## Given problem
From the production-line probability thread, pull out the passage starting at "So here for" and ending at "sample X exceeds 1)", word for word.

Question

. Samples of 20 products from a production line are selected every hour. Typically, 2% of the products require improvement. Let X denote the number of products in the sample of 25 that require improvement. A production problem is suspected if X exceeds its mean by more than 3 standard deviations. (a) If the percentage of products that require improvement remains at 2%, what is the probability that X exceeds its mean by more than 3 standard deviations? (b) If the improvement percentage increases to 5%, what is the probability that X exceeds 1? (c) If the improvement percentage increases to 5%, what is the probability that X exceeds 1 in at least one of the next five hours of samples?

Answer 1

Solution:

Given that

Samples of 20 products from a production line are selected every hour. Typically, 2% of the products require improvement. Let X denote the number of products in the sample of 25 that require improvement. A production problem is suspected if X exceeds its mean by more than 3 standard deviations.

(a)

Here mean number of products that require improvement = 25 * 0.02 = 0.5

standard deviation of number of products that require improvement = sqrt [0.02 * 0.98 * 25] = 0.7

So the value that is 3 standard deviation away from the mean = 0.5 + 3 * 0.7 = 2.6

Pr(x > 2.6) = Pr(x >= 3) = BINOMDIST(x >=3 ; 25 ; 0.02) = 1- 0.9868 = 0.0132

(b)

If the improvement required percentage increases to 5%, then

Pr(X > 1) = 1 - BINOMDIST(x < =1 ; 25 ; 0.05) = 1 - 0.6424 = 0.3576

(c)

So we test 20 products for every hour

So here for a single hour

P(X > 1) = 1 - BINOMDIST(x < = 1 ; 20 ; 0.05) = 1 - 0.7358 = 0.2642

Pr(for at least one of the next five hours of samples X exceeds 1) = 1 - Pr(In none of the sample X exceeds 1)

= 1 - (1 - 0.2642)⁵ = 0.7843

## Excerpted records
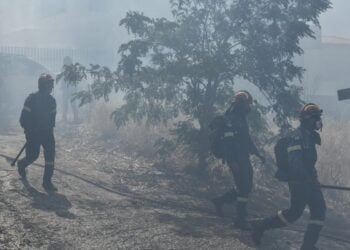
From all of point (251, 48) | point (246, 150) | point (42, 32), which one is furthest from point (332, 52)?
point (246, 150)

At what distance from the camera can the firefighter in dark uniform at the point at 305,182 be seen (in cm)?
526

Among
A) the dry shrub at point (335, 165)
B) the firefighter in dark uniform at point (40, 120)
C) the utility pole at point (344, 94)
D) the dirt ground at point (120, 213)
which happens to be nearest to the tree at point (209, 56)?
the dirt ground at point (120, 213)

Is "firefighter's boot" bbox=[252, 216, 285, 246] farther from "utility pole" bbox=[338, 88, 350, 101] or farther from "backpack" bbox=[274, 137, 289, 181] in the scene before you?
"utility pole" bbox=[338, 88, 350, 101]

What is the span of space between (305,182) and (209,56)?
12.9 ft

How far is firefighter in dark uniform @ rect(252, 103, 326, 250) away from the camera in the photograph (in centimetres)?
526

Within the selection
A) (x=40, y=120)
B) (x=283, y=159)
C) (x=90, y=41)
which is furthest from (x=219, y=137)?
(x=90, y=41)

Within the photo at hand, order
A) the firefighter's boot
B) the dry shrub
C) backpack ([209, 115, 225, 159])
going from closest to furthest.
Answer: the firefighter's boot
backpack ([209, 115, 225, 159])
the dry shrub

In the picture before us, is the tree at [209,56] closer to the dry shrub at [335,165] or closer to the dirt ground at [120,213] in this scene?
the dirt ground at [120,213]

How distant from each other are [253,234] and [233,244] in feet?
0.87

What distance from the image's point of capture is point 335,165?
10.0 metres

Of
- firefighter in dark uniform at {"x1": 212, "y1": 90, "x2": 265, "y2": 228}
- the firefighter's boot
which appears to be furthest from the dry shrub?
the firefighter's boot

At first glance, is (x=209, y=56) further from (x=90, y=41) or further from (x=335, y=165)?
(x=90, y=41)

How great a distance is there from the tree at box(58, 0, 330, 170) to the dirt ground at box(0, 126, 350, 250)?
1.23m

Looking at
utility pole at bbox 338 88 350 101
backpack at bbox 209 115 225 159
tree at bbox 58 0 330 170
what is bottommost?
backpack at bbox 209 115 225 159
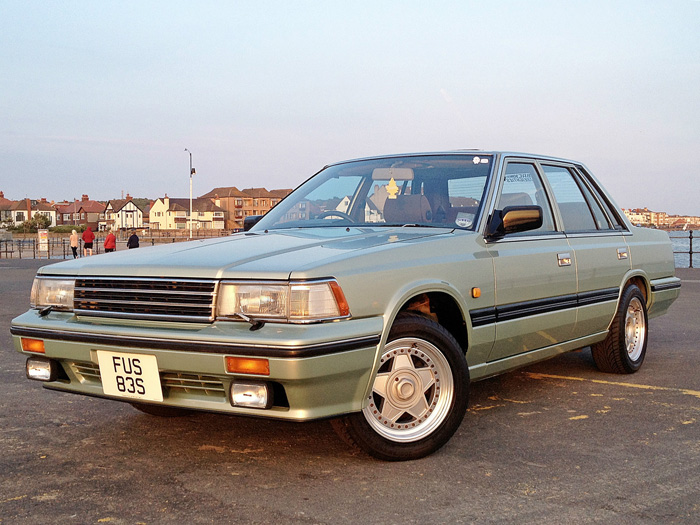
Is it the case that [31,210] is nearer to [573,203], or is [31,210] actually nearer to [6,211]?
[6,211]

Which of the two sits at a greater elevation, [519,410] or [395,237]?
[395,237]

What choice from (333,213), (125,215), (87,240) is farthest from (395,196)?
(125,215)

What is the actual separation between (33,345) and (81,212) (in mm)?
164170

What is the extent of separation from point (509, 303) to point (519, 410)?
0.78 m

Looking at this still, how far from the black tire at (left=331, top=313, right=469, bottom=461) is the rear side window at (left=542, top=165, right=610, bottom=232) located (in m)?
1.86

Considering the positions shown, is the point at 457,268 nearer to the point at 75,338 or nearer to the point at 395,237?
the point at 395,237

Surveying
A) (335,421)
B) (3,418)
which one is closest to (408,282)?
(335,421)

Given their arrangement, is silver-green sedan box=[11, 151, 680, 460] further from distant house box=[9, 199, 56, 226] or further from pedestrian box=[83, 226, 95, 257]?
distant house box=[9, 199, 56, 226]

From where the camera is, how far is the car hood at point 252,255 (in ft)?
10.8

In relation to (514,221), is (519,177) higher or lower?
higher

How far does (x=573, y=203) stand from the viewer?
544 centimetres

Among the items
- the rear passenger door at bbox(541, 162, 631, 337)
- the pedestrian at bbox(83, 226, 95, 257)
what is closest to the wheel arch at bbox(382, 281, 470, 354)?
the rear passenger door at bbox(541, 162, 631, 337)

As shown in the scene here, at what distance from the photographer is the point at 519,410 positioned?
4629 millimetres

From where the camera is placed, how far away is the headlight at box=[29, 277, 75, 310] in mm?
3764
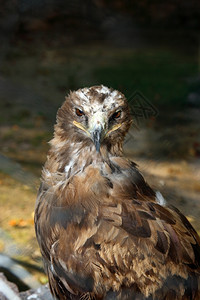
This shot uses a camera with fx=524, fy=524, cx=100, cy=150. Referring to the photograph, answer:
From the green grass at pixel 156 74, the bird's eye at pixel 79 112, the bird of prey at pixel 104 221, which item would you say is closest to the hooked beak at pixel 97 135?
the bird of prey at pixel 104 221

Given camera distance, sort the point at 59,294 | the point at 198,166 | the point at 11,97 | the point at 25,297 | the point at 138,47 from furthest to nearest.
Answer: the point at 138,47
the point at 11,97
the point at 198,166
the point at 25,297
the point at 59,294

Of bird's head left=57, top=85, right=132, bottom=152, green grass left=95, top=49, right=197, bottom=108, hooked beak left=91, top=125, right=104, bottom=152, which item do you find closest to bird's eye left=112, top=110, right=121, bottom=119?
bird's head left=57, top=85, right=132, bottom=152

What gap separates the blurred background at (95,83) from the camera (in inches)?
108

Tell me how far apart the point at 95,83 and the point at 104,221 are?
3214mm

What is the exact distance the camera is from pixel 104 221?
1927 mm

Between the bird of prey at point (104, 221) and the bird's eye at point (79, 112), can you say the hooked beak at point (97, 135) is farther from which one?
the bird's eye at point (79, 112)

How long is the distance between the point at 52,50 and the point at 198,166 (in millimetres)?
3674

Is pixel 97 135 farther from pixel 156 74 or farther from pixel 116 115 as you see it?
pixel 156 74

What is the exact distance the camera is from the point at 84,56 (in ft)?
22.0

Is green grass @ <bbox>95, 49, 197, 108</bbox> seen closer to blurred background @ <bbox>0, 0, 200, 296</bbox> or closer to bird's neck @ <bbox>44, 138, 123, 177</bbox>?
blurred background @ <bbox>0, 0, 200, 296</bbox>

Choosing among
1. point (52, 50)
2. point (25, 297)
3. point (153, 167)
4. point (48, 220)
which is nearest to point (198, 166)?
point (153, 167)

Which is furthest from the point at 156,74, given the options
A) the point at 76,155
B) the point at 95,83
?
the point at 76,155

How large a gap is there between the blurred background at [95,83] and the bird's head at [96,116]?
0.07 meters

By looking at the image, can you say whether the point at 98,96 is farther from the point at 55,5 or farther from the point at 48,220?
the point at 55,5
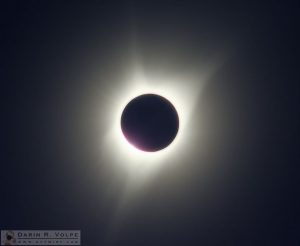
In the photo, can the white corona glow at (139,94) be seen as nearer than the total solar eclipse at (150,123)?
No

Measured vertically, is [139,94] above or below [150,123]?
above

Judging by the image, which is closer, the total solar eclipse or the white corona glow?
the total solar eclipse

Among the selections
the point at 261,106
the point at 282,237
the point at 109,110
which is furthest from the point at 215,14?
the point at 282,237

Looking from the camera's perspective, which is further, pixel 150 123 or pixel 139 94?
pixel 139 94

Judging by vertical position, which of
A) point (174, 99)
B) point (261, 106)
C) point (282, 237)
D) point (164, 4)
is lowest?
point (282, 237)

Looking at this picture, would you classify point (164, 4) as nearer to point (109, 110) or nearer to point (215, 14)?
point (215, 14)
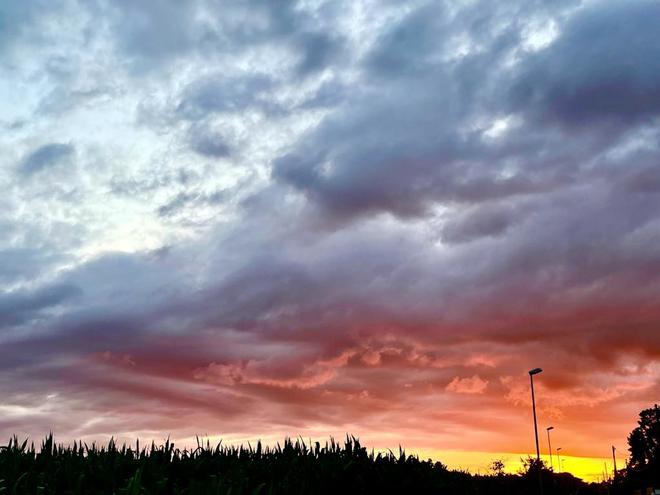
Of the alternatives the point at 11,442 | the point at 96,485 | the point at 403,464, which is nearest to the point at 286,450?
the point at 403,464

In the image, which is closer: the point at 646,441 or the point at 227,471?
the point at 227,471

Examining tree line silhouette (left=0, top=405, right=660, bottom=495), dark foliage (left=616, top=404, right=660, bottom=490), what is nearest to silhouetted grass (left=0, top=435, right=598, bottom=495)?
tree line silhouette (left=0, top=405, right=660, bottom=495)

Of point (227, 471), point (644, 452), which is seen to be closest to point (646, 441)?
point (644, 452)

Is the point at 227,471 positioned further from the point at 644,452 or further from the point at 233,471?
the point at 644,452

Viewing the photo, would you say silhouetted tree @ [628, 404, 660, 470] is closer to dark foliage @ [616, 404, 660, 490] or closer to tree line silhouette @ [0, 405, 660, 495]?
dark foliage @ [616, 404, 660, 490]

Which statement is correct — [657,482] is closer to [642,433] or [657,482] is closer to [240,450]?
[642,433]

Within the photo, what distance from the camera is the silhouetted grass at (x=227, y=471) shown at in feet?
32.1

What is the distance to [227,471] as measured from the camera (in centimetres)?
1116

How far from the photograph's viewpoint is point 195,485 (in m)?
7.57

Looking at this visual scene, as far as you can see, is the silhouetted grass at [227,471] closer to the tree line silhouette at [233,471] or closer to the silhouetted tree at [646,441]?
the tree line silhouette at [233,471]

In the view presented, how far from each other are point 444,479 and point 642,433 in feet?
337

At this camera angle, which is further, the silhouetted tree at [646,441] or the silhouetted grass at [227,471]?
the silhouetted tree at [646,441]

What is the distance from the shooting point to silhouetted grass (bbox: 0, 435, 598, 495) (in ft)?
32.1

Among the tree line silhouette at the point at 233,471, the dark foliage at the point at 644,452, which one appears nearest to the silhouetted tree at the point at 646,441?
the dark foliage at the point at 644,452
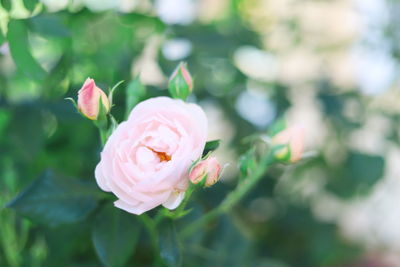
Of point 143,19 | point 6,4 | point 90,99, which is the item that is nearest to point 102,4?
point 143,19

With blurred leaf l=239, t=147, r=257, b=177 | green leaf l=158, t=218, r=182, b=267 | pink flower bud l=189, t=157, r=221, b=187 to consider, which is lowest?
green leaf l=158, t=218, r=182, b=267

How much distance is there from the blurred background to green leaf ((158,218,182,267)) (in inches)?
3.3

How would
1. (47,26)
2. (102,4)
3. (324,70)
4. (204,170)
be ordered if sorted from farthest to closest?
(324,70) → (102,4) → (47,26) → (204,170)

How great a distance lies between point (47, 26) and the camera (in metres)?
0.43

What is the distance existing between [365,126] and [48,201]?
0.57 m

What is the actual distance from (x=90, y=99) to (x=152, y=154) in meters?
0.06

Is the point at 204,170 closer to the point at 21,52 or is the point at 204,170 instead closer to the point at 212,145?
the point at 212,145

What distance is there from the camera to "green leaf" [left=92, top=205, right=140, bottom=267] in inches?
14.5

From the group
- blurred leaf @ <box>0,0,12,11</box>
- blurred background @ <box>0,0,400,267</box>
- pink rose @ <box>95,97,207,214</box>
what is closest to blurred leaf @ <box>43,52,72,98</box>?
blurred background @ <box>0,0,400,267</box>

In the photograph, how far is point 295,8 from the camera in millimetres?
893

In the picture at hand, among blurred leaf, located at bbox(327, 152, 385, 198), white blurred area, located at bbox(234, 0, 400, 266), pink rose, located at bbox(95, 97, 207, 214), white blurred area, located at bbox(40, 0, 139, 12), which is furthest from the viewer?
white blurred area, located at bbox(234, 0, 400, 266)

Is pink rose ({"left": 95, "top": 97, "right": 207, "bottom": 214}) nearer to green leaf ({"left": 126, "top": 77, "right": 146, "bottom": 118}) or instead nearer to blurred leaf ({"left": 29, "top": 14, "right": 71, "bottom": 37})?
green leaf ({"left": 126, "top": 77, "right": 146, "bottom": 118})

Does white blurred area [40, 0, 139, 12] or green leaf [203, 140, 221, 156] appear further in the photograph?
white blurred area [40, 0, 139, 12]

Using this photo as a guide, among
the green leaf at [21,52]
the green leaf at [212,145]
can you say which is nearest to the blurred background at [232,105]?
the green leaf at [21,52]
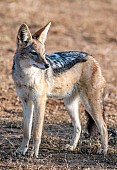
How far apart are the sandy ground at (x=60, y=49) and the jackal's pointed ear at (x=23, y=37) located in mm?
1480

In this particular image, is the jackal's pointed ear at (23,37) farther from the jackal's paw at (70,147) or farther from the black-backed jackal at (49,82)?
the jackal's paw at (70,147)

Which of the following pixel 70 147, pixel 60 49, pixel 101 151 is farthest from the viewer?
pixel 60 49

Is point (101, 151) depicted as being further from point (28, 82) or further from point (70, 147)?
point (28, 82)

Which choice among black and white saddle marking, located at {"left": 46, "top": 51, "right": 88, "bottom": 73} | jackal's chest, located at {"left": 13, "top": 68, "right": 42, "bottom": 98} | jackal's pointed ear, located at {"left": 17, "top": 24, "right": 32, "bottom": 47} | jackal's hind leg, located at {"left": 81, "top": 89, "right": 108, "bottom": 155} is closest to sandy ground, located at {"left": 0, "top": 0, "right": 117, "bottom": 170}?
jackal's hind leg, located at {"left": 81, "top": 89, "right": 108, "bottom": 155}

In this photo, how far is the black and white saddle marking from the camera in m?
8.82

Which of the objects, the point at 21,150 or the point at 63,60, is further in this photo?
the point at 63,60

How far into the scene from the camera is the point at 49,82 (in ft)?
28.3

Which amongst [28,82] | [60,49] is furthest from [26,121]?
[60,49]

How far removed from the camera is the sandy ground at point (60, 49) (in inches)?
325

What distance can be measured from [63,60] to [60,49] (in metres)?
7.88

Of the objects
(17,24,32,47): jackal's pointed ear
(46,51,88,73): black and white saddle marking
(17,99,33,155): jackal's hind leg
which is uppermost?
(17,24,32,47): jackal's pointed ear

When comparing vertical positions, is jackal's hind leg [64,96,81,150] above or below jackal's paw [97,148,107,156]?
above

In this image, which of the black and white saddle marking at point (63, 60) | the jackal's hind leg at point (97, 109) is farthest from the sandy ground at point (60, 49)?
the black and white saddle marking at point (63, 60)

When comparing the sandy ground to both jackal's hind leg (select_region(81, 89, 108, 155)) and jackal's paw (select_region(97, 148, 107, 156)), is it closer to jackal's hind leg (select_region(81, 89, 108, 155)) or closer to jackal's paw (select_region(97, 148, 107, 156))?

## Response to the task
So here for a single hour

P(X > 1) = 1 - BINOMDIST(x < = 1 ; 20 ; 0.05) = 1 - 0.7358 = 0.2642

Pr(for at least one of the next five hours of samples X exceeds 1) = 1 - Pr(In none of the sample X exceeds 1)